#### [QUELLENAUSZUG]
|---|

Klammert man den Verkehrsknoten Berlin einmal aus, dann ist keine Strecke zwischen Ost- und Westdeutschland so beliebt wie die 450 Kilometer von Leipzig nach München und zurück – jedenfalls als Mitfahrgelegenheit. An einem Freitag, dem beliebtesten Tag dafür, haben wir uns zehn Stunden ins Auto gesetzt und sind die Strecke hin und wieder zurück gefahren. Während der Fahrten haben wir im Auto mit sieben jungen Menschen darüber gesprochen, wie es ist, regelmäßig zwischen Ost und West zu pendeln.
Am Münchner Hauptbahhof steigt als erste Ricarda, 22, ins Auto. Sie stammt aus Hessen, wohnt zurzeit in München und überlegt, ab nächstem Jahr in Leipzig zu studieren. Kurz darauf kommt Ofer dazu. Er ist 31, zog vor sechs Jahren aus seinem Heimatland Israel nach München und möchte am Wochenende seinen besten Freund in Leipzig besuchen.
jetzt: Ricarda, warum fährst du heute nach Leipzig?
Ricarda: Ich habe ein Tinder-Date.
Ofer: Geil.
Ricarda: Wir haben uns gut verstanden bei unserem ersten Treffen. Jetzt sehen wir uns eben noch einmal.
Ofer: Warst du schon mal in Leipzig?
Ricarda: Ich habe mir vor ein paar Wochen die Stadt angesehen und dann habe ich eben Tinder aufgemacht. Mal sehen, vielleicht studiere ich bald dort. Nicht so teuer wie München.
Ofer: In Leipzig steigen die Mieten auch.
Ricarda: Ja, aber in München habe ich zehn Quadatmeter. Wenn ich da sieben Jahre wohnen muss, raste ich aus. Ofer, warum fährst du nach Leipzig?

|---|

#### [ÜBUNGSAUFGABEN]
A) Warum fand die Fahrt im Textauszug über das Pendeln zwischen München und Leipzig an einem Freitag statt, und warum ausgerechnet auf dieser Strecke? Antworte in ein bis drei Sätzen.
B) Führe den Textauszug über das Pendeln zwischen München und Leipzig im Anschluss an Ricardas Frage an Ofer weiter.

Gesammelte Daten

|---|

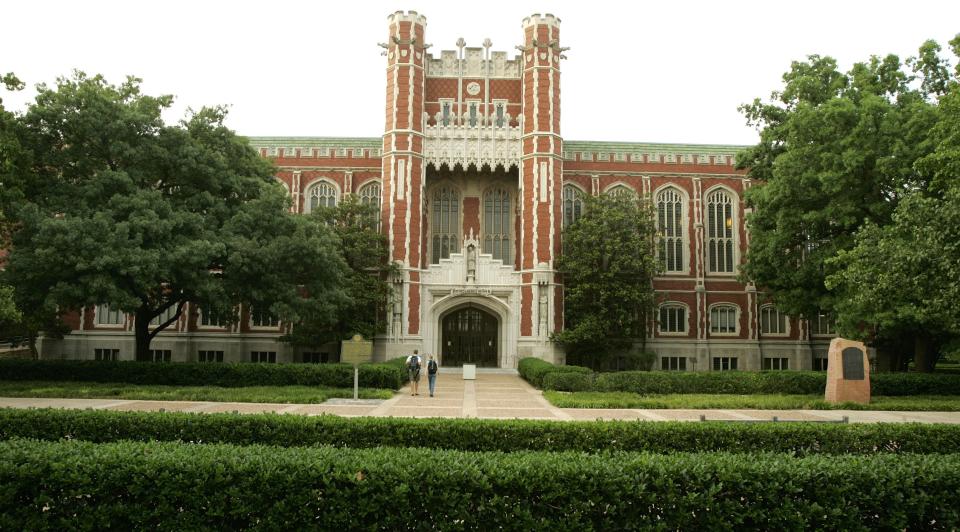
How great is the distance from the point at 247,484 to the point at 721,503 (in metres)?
4.77

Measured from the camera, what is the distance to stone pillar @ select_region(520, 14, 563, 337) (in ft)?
114

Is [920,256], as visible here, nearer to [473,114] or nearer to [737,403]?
[737,403]

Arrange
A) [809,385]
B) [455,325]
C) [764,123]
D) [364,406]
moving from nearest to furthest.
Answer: [364,406]
[809,385]
[764,123]
[455,325]

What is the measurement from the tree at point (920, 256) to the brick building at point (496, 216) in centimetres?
1545

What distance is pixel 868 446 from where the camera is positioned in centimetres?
1053

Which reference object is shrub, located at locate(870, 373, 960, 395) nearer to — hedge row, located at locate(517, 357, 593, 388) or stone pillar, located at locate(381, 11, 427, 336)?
hedge row, located at locate(517, 357, 593, 388)

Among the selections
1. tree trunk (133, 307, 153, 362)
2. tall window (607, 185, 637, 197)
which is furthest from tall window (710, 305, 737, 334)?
tree trunk (133, 307, 153, 362)

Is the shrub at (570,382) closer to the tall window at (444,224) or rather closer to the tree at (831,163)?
the tree at (831,163)

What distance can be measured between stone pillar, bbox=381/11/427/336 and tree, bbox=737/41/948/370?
15.9 meters

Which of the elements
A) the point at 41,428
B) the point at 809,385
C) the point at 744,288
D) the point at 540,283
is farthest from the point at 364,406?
the point at 744,288

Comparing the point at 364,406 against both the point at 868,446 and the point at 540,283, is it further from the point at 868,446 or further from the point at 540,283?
the point at 540,283

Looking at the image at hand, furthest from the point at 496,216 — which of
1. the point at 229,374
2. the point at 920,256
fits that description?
the point at 920,256

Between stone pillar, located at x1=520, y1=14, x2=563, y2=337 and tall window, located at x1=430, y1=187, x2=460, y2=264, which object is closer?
stone pillar, located at x1=520, y1=14, x2=563, y2=337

|---|

#### [ANTWORTEN ZUR ÜBUNG]
A) Der Freitag ist der beliebteste Tag für Mitfahrgelegenheiten. Die rund 450 Kilometer zwischen Leipzig und München sind, wenn man Berlin ausklammert, die beliebteste Mitfahrstrecke zwischen Ost- und Westdeutschland.

B)
Ofer: Um ein Konzert zu geben. Mein bester Kumpel und ich, wir sind vor sechs Jahren von unserem Heimatland Israel nach Deutschland gekommen. Ich wohne in München, er in Leipzig. Aber die meisten Auftritte mit unserer Band haben wir in Ostdeutschland. Wir waren in Halle, Chemnitz, Rostock, Jena, Eisenberg. Überall eigentlich.
Ricarda: Warum tretet ihr so oft in dieser Gegend auf?
Ofer: Ist einfach alles viel entspannter im Osten. Nicht so viel Eintritt, man bekommt schneller einen Ort zum Auftreten. Die Miete für den Proberaum ist günstiger.
Ricarda: Ich habe mich auch sofort in Leipzig verliebt. Eine krasse Atmosphäre, alle sind frei und locker und mega lieb.
Ofer: Leipzig ist wie ein Hippie-Dorf. Wenn ich in der Mitfahrgelgenheit sitze und wir uns der Stadtgrenze von Leipzig nähren, bekomme ich bei Tinder direkt drei Superlikes. In München ist das schwieriger.
Ricarda: In Leipzig gibt es nicht überall Anzugträger.
Ofer: Und man trinkt nicht überall Gin Tonic. Am Osten finde ich es toll, dass man auch an den See geht, wenn man, wie ich, keinen Sixpack hat. Das ist erfrischend.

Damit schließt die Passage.